Khamenei ha dichiarato che il suo paese ha finora dimostrato moderazione, cortesia e la fratellanza islamica verso il Regno Saudita, ma ha aggiunto che si aspetta che i funzionari sauditi facciano a pieno e in fretta il loro dovere. L’Iran è il paese che ha pagato il prezzo più alto di vittime nella tragedia di Mina. Il presidente iraniano, Hassan Rouhani, ha anticipato il rientro da New York, dove si trovava per partecipare alla 70esima Assemblea generale delle Nazioni Unite e dove ha avuto anche un incontro con il Premier Matteo Renzi, per accogliere nell’aeroporto della capitale iraniana i resti dei primi 130 connazionali. A Teheran il ministro degli Esteri ha convocato nuovamente, per la quarta volta dalla tragedia del 24 settembre, l’ambasciatore saudita, informandolo con toni severi delle aspettative di tutte le famiglie delle vittime iraniane per un immediato rimpatrio delle salme dei loro congiunti, senza ulteriori indugi e senza che vengano celebrate cerimonie funebri in Arabia Saudita.

Il dramma di Mina ha esacerbato ulteriormente le già alte tensioni tra l’Iran sciita e il Regno Saudita sunnita, i due grandi rivali da sempre nella regione del Golfo. I 2 rapporti fra Riyad e Teheran, che sono freddi dopo l’avvento della Repubblica islamica nel 1979, si sono deteriorati negli ultimi anni con la crisi siriana, la guerra in Yemen e, più recentemente, l’accordo nucleare raggiunto tra l’Iran e le grandi potenze. Oltre agli addebiti di incompetenza, inettitudine e mancanza di cooperazione lanciati a Riad, gli iraniani pretendono che l’Arabia Saudita presenti le scuse all’intera comunità musulmana e alle famiglie delle vittime per il tragico accaduto. Critiche e scuse che il governo di Riad ha rinviato al mittente, accusandolo di sfruttare cinicamente per fini politici il dramma di Mina. Critiche verso l’Arabia Saudita sono giunte però anche da altri paesi islamici, con articoli polemici apparsi sulla stampa in Egitto, Marocco e Sudan. In Turchia, uno dei principali leader del Partito al governo ha proposto di far gestire l’haji da commissioni di esperti di più nazioni perché “i luoghi santi dell’Islam appartengono a tutti i musulmani” e non solo all’Arabia Saudita; dichiarazione da cui ha preso però le distanze il presidente Erdogan.

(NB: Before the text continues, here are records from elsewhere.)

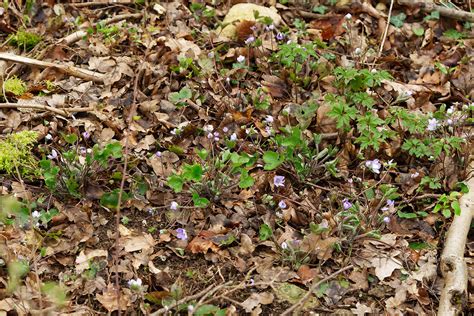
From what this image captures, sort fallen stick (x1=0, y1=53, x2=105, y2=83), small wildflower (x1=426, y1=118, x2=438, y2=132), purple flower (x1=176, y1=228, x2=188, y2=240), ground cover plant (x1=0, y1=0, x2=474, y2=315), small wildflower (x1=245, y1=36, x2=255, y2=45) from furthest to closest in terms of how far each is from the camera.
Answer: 1. small wildflower (x1=245, y1=36, x2=255, y2=45)
2. fallen stick (x1=0, y1=53, x2=105, y2=83)
3. small wildflower (x1=426, y1=118, x2=438, y2=132)
4. purple flower (x1=176, y1=228, x2=188, y2=240)
5. ground cover plant (x1=0, y1=0, x2=474, y2=315)

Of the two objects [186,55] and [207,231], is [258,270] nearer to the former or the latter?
[207,231]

Gli organi di stampa e i media sauditi non hanno ovviamente gradito le critiche, sostenendo che si tratta di una campagna concertata di diffamazione contro il Regno da parte dei suoi storici nemici e hanno respinto come ridicole le proposte di internazionalizzare i luoghi santi dell’Islam. Quali che siano le reazioni pubbliche alle critiche dall’estero, nei palazzi del potere a Riad sta montando un forte nervosismo. Il monarca Salman ha ordinato al principe ereditario, Mohammad bin Nayef, suo nipote, e al vice erede, Mohammad bin Salman, suo figlio, di agire con decisione per chiarire quanto è successo al “muro di Satana” e recuperare più in fretta possibile la reputazione internazionale del Regno.